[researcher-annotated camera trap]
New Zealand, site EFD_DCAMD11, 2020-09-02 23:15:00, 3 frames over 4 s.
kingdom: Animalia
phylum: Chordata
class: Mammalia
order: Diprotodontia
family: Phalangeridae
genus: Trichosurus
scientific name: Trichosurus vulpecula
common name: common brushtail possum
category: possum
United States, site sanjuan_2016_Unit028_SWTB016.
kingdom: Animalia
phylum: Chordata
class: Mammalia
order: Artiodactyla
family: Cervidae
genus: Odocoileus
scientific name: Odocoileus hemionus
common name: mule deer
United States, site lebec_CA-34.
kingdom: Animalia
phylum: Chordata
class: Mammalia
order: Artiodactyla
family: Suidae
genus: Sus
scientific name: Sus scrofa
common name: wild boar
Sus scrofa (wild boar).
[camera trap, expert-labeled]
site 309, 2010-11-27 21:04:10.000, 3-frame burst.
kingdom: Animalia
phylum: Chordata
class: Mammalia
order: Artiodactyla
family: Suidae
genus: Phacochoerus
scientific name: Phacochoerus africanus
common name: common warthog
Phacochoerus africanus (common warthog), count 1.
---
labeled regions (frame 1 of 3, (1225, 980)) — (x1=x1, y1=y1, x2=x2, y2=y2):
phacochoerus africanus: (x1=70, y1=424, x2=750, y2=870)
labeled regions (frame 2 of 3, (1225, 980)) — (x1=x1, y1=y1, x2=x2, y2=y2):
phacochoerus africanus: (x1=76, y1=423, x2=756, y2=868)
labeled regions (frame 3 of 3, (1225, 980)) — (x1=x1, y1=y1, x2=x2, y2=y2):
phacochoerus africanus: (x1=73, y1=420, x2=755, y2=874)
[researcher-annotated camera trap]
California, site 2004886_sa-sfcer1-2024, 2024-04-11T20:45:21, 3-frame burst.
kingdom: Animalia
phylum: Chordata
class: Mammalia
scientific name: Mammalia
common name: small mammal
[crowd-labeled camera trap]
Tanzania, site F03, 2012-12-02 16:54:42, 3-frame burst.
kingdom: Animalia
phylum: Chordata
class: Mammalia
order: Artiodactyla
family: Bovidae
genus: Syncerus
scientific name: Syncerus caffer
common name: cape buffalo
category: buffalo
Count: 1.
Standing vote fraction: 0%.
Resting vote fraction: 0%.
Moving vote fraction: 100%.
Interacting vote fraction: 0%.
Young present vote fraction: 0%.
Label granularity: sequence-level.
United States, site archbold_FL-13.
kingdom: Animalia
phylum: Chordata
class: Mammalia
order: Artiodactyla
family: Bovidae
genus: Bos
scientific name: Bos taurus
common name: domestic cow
# # #
- [Task statement]:
Please go through the data above and copy each line that has the word "States".

- [Expected output]:
United States, site sanjuan_2016_Unit028_SWTB016.
United States, site lebec_CA-34.
United States, site archbold_FL-13.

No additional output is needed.